** BEGIN Records for the task **

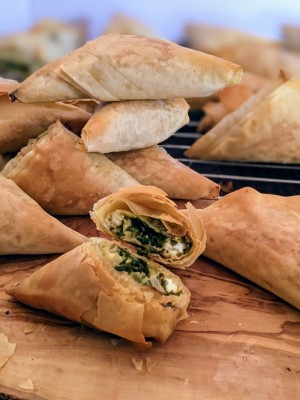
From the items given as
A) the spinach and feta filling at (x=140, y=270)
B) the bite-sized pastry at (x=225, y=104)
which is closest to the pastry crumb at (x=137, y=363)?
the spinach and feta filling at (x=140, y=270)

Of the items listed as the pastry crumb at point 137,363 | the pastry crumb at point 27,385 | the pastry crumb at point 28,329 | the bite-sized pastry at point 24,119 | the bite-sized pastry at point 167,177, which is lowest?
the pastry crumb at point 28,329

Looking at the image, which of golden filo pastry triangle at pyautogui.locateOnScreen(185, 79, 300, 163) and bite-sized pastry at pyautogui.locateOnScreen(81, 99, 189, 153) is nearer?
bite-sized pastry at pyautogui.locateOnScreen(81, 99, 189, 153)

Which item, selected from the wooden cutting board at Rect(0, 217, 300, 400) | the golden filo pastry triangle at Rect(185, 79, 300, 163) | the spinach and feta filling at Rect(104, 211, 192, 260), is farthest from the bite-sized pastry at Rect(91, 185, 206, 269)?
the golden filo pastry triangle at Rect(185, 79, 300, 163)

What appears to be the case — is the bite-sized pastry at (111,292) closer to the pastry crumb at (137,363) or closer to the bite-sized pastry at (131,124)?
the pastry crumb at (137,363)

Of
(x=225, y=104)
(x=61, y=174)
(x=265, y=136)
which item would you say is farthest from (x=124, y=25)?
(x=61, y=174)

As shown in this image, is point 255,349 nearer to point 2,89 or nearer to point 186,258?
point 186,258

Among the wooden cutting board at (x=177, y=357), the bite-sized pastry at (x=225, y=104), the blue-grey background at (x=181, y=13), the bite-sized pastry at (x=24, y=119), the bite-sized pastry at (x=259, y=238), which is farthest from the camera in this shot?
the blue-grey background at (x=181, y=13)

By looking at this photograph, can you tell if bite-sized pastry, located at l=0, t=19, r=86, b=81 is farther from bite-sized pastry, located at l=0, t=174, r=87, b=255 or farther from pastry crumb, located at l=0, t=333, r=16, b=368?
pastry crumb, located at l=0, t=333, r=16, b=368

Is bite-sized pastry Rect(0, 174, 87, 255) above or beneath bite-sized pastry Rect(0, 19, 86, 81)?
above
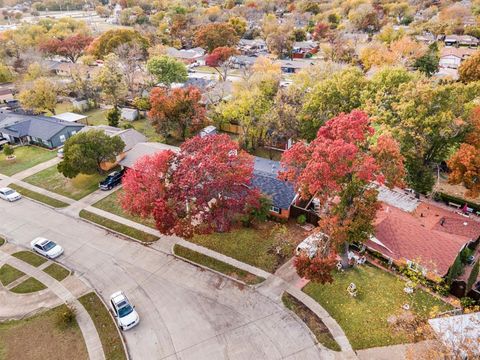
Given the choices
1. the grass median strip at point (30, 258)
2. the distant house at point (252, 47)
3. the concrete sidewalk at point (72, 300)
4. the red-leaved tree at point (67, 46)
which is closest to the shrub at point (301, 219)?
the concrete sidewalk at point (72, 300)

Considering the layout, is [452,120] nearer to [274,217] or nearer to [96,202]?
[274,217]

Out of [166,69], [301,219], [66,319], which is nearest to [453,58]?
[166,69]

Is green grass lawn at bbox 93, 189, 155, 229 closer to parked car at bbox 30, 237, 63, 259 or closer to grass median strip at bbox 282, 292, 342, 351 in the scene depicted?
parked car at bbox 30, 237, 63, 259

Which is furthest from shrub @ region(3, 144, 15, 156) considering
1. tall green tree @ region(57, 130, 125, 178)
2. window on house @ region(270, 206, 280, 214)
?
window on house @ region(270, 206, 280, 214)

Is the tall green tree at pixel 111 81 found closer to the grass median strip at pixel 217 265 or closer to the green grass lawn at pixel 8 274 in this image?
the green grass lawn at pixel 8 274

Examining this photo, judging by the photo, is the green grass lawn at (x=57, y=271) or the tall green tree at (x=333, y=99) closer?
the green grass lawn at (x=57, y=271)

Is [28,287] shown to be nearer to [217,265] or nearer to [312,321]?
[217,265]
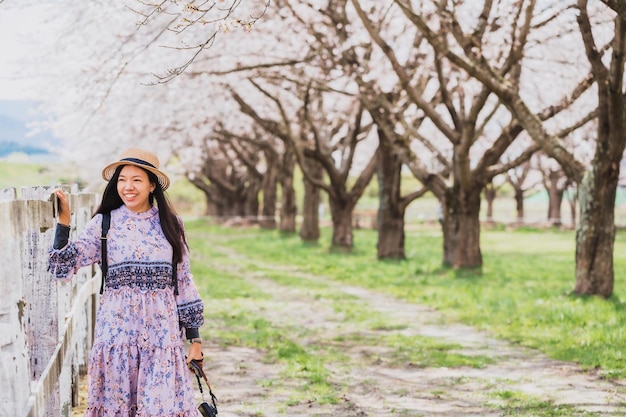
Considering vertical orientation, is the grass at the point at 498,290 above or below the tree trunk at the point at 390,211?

** END Records for the task **

→ **Directive**
Retype all of the items above word for word, leaving the pictures out.

→ **Expected answer**
From the items given as
A) the spinach and feta filling at (x=140, y=270)
B) the bite-sized pastry at (x=225, y=104)
which is closest to the pastry crumb at (x=137, y=363)?
the spinach and feta filling at (x=140, y=270)

Of the items listed as the pastry crumb at point 137,363 | the pastry crumb at point 27,385 | the pastry crumb at point 28,329 | the bite-sized pastry at point 24,119 | the bite-sized pastry at point 167,177, which is lowest?
the pastry crumb at point 28,329

Looking at the image, which of golden filo pastry triangle at pyautogui.locateOnScreen(185, 79, 300, 163) and bite-sized pastry at pyautogui.locateOnScreen(81, 99, 189, 153) is nearer?
bite-sized pastry at pyautogui.locateOnScreen(81, 99, 189, 153)

Which item, selected from the wooden cutting board at Rect(0, 217, 300, 400) | the golden filo pastry triangle at Rect(185, 79, 300, 163) | the spinach and feta filling at Rect(104, 211, 192, 260), is farthest from the bite-sized pastry at Rect(91, 185, 206, 269)?
the golden filo pastry triangle at Rect(185, 79, 300, 163)

What appears to be the case — is the bite-sized pastry at (111,292) closer to the pastry crumb at (137,363) or closer to the bite-sized pastry at (131,124)?
the pastry crumb at (137,363)

Of
(x=225, y=104)
(x=61, y=174)
(x=265, y=136)
which item would you say is farthest from (x=124, y=25)?
(x=61, y=174)

As shown in this image, is point 255,349 nearer to point 2,89 or nearer to point 186,258?
point 186,258

Among the wooden cutting board at (x=177, y=357), the bite-sized pastry at (x=225, y=104), the blue-grey background at (x=181, y=13), the bite-sized pastry at (x=24, y=119), the bite-sized pastry at (x=259, y=238), which is farthest from the camera in this shot?
the blue-grey background at (x=181, y=13)

By looking at this photograph, can you tell if bite-sized pastry, located at l=0, t=19, r=86, b=81 is farther from bite-sized pastry, located at l=0, t=174, r=87, b=255 or farther from pastry crumb, located at l=0, t=333, r=16, b=368?
pastry crumb, located at l=0, t=333, r=16, b=368

Is bite-sized pastry Rect(0, 174, 87, 255) above or beneath bite-sized pastry Rect(0, 19, 86, 81)?
above
Given the choices
1. the grass median strip at point (30, 258)
2. the distant house at point (252, 47)
3. the concrete sidewalk at point (72, 300)
4. the red-leaved tree at point (67, 46)
which is closest to the shrub at point (301, 219)?
the concrete sidewalk at point (72, 300)

Considering the layout, is [452,120] nearer to [274,217] or nearer to [96,202]?
[274,217]

Out of [166,69], [301,219], [66,319], which is nearest to [453,58]?
[166,69]

Is green grass lawn at bbox 93, 189, 155, 229 closer to parked car at bbox 30, 237, 63, 259 or closer to grass median strip at bbox 282, 292, 342, 351 in the scene depicted?
parked car at bbox 30, 237, 63, 259

Which is furthest from shrub @ region(3, 144, 15, 156) considering
1. tall green tree @ region(57, 130, 125, 178)
2. window on house @ region(270, 206, 280, 214)
?
window on house @ region(270, 206, 280, 214)

Is the tall green tree at pixel 111 81 found closer to the grass median strip at pixel 217 265 or closer to the green grass lawn at pixel 8 274 in this image?
the green grass lawn at pixel 8 274

Examining this photo, judging by the photo, is the green grass lawn at (x=57, y=271) or the tall green tree at (x=333, y=99) closer?
the green grass lawn at (x=57, y=271)

Is [28,287] shown to be nearer to [217,265] or nearer to [312,321]?
[217,265]
Considering vertical orientation, is the grass at the point at 498,290 above or below the tree trunk at the point at 390,211?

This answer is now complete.